La incesante revolución sexual

Por Romina Vázquez

¿Qué es lo primerito que te viene a la mente cuando lees «revolución sexual»? ¡Vaaamos! Tienes tres segundos para contestar. 

Si te identificas como mujer o tienes vulva, seguramente pensaste en la píldora anticonceptiva, y esa respuesta tiene una razón concreta. El imaginario colectivo que reproduce nociones referentes a nuestra sexualidad, está repleto de barreras, estereotipos y lugares comunes. Es lógico que nos limitemos a nombrar un suceso de los sesenta que ocurrió en Estados Unidos y que, además, benefició principalmente a mujeres blancas y heterosexuales. No voy a negar que está chingón tener agencia reproductiva, pero la hegemonía del concepto tiende a invisibilizar la lucha de mujeres diversas, de personas trans, de trabajadoras sexuales.

Te pongo un ejemplo: ¿recuerdas la educación sexual que recibiste en el colegio? Probablemente no pasaba de explicar cómo poner un condón (si es que no te inculcaron el discurso abstencionista). Regresamos al punto principal: una mirada sesgada, mecánica y falocéntrica de la sexualidad, acotada a la procreación y las formas de evitarla. ¿Dónde quedó el placer?, ¿la autonomía? ¿el consentimiento?, ¿los acuerdos? 

Tampoco nos enseñan que la sexualidad no se reduce a la genitalidad, y que nuestro deseo también está impregnado en lo que pensamos, lo que soñamos, lo que comemos. En la forma de vestir, de caminar, de expresar nuestra corporalidad. 

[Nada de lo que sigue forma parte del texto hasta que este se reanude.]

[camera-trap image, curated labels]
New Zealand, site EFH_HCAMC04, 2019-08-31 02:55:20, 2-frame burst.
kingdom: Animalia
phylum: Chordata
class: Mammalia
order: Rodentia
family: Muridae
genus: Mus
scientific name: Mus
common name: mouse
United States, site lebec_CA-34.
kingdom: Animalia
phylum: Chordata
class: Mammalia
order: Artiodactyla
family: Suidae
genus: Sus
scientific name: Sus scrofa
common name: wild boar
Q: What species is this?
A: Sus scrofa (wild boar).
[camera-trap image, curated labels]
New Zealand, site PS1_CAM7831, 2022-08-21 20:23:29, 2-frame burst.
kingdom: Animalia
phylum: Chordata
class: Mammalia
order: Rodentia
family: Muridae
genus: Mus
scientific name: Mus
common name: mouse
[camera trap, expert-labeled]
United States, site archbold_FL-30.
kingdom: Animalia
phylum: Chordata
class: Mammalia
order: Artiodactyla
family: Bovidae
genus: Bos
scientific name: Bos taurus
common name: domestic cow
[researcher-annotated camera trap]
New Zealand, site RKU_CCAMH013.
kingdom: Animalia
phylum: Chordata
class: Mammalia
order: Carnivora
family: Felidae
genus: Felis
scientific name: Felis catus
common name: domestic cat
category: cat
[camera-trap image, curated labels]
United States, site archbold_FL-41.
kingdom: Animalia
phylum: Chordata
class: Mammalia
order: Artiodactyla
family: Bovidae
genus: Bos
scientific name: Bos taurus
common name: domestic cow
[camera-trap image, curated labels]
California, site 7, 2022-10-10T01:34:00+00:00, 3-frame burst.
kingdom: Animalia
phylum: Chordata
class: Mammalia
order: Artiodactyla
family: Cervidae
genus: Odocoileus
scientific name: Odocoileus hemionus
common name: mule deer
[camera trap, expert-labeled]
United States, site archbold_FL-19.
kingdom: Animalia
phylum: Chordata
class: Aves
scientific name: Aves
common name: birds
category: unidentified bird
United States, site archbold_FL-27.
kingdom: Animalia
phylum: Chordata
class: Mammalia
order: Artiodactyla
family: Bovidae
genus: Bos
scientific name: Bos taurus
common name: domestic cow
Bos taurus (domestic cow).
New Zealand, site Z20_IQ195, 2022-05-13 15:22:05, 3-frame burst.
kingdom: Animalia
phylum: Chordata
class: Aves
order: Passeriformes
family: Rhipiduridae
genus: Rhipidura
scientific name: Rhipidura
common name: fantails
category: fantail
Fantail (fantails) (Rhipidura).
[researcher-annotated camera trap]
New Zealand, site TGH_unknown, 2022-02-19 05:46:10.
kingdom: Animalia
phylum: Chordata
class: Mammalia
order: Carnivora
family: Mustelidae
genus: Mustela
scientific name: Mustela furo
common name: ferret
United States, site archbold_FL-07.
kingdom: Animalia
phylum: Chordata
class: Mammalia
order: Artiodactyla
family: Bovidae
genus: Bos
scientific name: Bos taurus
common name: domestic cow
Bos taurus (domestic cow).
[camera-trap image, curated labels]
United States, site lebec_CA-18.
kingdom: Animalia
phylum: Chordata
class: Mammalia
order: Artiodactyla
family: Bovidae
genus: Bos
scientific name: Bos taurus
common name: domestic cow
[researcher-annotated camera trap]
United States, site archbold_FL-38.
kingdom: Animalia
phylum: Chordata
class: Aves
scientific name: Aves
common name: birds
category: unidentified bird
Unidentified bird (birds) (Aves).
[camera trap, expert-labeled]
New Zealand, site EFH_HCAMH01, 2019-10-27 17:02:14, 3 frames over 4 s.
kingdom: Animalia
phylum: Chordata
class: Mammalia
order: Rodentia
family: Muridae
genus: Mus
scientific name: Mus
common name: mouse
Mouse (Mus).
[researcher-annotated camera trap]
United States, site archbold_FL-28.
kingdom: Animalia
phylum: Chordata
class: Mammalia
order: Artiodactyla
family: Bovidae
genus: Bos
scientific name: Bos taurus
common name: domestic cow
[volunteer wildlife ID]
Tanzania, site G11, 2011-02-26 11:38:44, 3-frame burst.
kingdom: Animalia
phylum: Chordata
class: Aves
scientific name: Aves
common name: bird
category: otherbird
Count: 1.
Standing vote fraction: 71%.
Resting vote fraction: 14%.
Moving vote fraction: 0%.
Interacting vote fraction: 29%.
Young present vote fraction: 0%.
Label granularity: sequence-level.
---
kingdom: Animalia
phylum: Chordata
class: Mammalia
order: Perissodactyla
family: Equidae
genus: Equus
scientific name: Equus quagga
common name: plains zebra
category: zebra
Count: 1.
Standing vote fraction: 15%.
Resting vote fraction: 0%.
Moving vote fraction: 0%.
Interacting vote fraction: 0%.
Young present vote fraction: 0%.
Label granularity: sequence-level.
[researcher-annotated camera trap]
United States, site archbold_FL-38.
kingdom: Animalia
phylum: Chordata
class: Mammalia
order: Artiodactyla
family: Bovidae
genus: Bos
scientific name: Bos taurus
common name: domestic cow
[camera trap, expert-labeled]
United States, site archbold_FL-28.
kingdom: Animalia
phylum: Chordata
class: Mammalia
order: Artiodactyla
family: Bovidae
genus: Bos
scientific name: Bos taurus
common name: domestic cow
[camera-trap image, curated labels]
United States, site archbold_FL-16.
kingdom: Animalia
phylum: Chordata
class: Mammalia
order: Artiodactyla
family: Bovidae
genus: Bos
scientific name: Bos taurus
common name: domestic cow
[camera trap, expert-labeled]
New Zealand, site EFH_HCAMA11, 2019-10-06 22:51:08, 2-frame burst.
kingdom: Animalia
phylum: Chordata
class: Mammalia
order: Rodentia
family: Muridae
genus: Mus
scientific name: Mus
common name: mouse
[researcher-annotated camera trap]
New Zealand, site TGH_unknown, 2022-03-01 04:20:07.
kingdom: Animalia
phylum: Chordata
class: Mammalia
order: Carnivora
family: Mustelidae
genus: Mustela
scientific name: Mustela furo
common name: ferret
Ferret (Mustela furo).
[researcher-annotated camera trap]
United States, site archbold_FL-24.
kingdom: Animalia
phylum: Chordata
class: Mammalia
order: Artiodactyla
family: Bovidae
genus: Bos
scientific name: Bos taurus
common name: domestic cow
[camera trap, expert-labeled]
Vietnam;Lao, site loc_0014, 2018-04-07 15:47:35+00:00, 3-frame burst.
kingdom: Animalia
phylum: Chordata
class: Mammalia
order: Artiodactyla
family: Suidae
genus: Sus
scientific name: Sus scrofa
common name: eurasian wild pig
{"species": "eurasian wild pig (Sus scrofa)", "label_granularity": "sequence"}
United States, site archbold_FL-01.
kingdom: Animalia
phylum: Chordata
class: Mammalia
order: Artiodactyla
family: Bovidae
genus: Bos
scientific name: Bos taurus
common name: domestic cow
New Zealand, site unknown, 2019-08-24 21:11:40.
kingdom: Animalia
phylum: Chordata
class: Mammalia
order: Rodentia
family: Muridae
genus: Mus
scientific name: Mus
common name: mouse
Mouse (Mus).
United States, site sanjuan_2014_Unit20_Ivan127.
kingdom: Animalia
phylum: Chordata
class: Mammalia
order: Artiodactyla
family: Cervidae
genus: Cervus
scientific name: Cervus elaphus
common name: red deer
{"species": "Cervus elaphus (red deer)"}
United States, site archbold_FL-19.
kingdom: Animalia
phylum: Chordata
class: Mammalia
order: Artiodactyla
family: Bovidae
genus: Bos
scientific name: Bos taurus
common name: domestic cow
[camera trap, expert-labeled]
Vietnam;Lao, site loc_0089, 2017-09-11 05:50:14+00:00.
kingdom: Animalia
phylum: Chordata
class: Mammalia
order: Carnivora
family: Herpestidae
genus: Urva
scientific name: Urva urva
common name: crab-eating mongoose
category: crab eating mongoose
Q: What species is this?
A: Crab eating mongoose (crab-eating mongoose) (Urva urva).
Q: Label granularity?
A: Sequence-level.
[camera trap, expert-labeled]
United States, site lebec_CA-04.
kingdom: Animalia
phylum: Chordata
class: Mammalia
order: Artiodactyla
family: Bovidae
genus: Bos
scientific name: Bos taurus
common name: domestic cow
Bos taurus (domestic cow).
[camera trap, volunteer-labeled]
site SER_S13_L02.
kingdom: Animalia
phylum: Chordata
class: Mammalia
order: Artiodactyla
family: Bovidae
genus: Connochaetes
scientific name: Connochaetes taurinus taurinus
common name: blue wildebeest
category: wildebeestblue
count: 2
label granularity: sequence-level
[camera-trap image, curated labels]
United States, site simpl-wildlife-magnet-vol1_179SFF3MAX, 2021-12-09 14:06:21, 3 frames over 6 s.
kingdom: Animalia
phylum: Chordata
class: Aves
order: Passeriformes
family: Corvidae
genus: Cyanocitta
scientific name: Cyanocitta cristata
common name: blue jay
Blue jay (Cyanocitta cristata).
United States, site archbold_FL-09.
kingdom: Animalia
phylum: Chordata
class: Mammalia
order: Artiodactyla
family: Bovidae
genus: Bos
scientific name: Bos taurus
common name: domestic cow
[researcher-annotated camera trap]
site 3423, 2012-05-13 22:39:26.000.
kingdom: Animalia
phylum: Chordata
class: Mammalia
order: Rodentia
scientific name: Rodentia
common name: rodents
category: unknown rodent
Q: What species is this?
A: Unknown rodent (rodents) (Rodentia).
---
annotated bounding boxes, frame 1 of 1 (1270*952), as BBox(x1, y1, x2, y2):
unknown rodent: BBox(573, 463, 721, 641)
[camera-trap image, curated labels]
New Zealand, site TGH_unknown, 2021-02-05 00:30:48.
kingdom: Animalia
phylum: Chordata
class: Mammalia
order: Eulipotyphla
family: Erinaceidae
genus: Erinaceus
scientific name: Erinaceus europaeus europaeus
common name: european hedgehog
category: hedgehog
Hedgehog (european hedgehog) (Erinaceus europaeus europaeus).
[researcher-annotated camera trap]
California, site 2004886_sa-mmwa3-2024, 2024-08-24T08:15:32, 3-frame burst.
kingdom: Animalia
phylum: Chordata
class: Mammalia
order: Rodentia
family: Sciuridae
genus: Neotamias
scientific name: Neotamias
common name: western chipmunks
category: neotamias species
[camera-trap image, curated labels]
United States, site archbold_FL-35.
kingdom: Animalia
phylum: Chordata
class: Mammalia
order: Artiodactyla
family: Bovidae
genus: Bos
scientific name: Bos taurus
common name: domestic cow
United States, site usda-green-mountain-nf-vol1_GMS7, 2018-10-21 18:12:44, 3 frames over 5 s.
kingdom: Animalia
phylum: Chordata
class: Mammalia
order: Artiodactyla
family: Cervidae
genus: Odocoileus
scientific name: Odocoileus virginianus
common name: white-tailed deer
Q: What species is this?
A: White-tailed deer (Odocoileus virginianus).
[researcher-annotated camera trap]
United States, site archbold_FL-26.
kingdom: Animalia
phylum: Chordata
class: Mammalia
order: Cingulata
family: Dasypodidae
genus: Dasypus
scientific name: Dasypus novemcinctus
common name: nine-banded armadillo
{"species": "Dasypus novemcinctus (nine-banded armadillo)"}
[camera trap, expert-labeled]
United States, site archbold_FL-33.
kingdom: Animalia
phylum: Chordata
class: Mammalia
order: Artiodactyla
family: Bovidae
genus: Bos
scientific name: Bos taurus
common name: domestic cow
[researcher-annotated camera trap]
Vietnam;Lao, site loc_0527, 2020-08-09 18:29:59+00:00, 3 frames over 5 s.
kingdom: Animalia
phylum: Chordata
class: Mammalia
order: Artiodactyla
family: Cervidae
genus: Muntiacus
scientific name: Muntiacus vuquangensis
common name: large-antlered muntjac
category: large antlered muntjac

En contextos profundamente machistas, el placer viene acompañado de una penalización social si eres mujer o tienes un cuerpo disidente. ¿Por qué? Porque si sentimos placer no somos buenas «víctimas». Si salimos de fiesta, si usamos sustancias psicoactivas, si cogemos (¡y todavía tenemos la osadía de disfrutarlo!), parece que merecemos todas las violencias que nos atraviesan. 

La revolución sexual no es un acontecimiento estático del pasado: continúa sucediendo, se sigue adaptando a las circunstancias. Está en la capacidad de decidir sobre nuestros cuerpos, sí, pero también está en reclamar una educación integral, que incluya una perspectiva de placer y bienestar. Está en la construcción de vínculos donde predomine la empatía, el cuidado y el buen trato. Está en las experiencias libres de discriminación, coerción y violencia. Está en el reconocimiento del disfrute y el gozo como lo que son: un asunto político.